*

THE WEB ACROSS THE DOOR

As I was walking up the stair, I met a man who wasn’t there.

He didn’t even comb his night-strewn hair. His face was not ugly, nor was it handsome. His figure was without even a sign of portly or lean.

His clothes were drabber than they were smart; so drab the darkness could hide them in further folds of themselves. His voice picked out words from silence, words which meant little more than the creaks of the floorboards. His touch was like touching one of my own hands with the other. I put him down to nothing but a haunting thought – or, perhaps, at least, the ghostly residue of some man who had once anciently been an infant chimney-sweep.
When I reached the top, I looked back to see his back backing off down the stairwell, disappearing into nothingness—if something could disappear that was never there in the first place.

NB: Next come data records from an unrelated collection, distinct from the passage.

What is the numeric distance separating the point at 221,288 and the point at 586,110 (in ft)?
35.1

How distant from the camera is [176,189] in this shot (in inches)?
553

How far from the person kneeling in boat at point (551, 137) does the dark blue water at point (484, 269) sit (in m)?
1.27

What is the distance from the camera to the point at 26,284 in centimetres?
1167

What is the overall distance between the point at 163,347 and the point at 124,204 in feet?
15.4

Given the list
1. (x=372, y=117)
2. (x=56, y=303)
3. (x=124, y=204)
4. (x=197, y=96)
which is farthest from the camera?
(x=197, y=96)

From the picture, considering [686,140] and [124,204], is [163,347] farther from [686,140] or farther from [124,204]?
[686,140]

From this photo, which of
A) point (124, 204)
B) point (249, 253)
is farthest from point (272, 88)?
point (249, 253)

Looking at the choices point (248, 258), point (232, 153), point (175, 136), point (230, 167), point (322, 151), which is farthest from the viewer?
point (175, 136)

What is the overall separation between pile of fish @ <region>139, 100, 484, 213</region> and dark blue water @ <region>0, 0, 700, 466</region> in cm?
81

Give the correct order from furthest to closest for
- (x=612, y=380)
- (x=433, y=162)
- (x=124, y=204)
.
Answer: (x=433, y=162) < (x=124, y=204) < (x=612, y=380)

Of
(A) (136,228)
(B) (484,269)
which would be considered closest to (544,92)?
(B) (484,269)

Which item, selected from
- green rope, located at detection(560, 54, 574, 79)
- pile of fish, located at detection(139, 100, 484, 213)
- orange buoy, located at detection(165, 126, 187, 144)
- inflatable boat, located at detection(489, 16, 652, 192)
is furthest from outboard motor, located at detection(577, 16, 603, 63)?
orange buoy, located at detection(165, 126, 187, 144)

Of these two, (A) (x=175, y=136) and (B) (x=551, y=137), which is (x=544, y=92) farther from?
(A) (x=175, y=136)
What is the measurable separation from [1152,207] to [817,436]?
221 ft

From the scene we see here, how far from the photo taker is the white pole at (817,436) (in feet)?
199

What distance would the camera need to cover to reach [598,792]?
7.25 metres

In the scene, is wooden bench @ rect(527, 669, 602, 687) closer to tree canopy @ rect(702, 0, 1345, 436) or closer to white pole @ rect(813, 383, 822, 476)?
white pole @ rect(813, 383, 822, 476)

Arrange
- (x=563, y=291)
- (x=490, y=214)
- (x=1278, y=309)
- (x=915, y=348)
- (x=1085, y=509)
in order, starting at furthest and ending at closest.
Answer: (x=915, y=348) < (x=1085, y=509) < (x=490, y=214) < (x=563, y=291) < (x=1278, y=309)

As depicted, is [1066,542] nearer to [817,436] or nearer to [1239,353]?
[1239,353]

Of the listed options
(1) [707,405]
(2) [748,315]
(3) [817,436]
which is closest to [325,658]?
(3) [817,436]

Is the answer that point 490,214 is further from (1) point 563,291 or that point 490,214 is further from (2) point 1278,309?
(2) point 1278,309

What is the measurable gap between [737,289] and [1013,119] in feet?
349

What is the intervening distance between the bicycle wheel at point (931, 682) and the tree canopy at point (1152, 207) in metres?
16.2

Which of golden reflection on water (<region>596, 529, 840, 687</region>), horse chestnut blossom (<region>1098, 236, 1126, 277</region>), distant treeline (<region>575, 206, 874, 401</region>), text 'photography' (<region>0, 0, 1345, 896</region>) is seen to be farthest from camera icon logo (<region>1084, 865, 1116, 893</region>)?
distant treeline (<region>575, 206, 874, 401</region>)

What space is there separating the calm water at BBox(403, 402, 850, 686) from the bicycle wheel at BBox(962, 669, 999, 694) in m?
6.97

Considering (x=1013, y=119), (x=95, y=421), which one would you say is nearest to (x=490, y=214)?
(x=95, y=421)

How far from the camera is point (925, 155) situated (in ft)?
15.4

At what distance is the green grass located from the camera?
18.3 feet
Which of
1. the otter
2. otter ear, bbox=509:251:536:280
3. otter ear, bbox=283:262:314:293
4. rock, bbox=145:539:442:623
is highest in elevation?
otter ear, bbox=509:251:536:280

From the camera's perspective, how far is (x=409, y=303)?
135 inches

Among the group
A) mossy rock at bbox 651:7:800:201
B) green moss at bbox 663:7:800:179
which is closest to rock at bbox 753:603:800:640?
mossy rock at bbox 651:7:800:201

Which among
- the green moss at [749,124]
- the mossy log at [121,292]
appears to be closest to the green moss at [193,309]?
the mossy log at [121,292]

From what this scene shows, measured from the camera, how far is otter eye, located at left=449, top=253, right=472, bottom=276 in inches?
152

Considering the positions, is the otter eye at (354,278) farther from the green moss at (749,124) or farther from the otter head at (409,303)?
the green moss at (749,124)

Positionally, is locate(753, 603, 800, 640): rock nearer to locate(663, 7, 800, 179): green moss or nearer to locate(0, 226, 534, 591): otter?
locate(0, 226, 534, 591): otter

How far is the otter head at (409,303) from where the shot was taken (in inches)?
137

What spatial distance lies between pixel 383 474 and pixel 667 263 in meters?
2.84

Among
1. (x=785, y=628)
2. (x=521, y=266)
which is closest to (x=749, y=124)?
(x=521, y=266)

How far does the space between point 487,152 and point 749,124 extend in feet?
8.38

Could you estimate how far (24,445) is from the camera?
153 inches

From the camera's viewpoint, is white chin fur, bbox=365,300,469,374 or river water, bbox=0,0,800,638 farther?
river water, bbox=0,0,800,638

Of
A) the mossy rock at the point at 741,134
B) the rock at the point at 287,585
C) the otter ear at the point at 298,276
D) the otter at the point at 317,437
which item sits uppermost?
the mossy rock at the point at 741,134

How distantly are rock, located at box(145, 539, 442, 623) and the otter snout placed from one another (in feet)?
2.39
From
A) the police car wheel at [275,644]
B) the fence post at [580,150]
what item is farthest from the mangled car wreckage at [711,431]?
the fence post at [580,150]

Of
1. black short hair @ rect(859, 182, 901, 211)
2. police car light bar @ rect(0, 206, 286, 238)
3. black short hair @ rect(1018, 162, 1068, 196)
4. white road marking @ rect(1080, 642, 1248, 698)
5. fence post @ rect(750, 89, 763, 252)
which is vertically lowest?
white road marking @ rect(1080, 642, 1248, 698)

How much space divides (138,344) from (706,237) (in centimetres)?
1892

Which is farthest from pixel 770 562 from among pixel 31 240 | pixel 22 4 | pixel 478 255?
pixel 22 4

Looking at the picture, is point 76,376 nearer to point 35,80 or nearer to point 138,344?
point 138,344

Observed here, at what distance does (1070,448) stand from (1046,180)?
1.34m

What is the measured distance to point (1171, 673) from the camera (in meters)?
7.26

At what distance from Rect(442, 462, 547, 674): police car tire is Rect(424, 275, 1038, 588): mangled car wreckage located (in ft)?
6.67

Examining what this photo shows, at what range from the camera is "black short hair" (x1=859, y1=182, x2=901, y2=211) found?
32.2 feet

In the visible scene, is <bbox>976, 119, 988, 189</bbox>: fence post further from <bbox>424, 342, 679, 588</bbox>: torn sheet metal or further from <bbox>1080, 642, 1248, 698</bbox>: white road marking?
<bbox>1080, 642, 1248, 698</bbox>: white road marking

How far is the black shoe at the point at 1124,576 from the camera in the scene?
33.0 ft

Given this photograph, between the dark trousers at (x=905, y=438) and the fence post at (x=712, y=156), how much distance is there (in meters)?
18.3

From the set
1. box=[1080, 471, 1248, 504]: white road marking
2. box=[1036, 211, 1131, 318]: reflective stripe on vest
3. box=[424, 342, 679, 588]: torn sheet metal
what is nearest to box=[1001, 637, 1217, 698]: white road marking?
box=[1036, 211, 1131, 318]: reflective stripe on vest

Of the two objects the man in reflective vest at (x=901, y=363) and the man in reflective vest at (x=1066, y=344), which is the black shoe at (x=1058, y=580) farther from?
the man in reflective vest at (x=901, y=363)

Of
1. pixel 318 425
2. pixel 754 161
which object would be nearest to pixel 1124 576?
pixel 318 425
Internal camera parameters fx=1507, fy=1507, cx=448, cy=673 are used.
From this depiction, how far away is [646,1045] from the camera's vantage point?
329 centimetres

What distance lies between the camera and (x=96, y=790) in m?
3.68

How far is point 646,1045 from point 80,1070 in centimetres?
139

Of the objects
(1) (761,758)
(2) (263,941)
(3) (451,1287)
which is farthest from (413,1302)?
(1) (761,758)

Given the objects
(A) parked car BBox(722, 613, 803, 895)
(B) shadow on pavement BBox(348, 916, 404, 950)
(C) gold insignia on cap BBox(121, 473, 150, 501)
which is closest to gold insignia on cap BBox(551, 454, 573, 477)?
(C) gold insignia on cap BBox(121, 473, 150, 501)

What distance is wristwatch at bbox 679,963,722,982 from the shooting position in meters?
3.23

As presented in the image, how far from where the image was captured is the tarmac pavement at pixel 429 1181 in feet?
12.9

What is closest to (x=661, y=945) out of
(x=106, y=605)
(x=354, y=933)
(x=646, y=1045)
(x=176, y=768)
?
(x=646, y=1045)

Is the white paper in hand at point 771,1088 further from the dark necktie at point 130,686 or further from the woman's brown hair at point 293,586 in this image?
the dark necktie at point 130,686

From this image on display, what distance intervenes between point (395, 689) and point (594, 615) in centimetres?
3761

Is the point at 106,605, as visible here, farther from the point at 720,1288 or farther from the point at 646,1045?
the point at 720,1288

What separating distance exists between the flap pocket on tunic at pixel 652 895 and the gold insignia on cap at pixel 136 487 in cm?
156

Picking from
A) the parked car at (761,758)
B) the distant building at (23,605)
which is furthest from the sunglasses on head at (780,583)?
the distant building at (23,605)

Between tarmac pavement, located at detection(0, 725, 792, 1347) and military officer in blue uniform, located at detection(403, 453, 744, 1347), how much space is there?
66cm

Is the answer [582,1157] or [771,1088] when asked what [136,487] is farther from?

I lowered myself into half-a-kneel, half-a-bend, all mixed with a crumpled crouch, and picked up from the tousled stair carpet a loose strand that must have floated there from his head of night-strewn hair. I held it closer to my child-young eyes and watched it scribble like the filmic interference on old celluloid, in shapes of words that meant nothing to my childish mind beyond their mere audibility as softest carpet-slipper sounds.
“What you doing dear?” asked my mother, as her tall figure half-filled the slanting yellow shaft of a half-opened bedroom door.
“Following myself up the wooden hills to Bedfordshire,” I said as pipingly plaintive as possible. After all, I had an image to maintain.
“Don’t be a soppy and go to bed. It’s high time, darling, you were in dream land.”
My mother’s voice was the only one that could hold sweetness as well as righteous anger.
I dropped the hair that wasn’t there. I let out my lungs with breath blacker than the sooty air and sucked in a new draught, one that was tinged with the yellowness still left there by my mother’s now extinguished light from her bedroom door.
I was suddenly a child again, one that no longer needed any childish image to remain my mother’s darling. But upon trying the doorknob of my childhood lair, I found it wasn’t there. Only a choking head-mop of tangled air.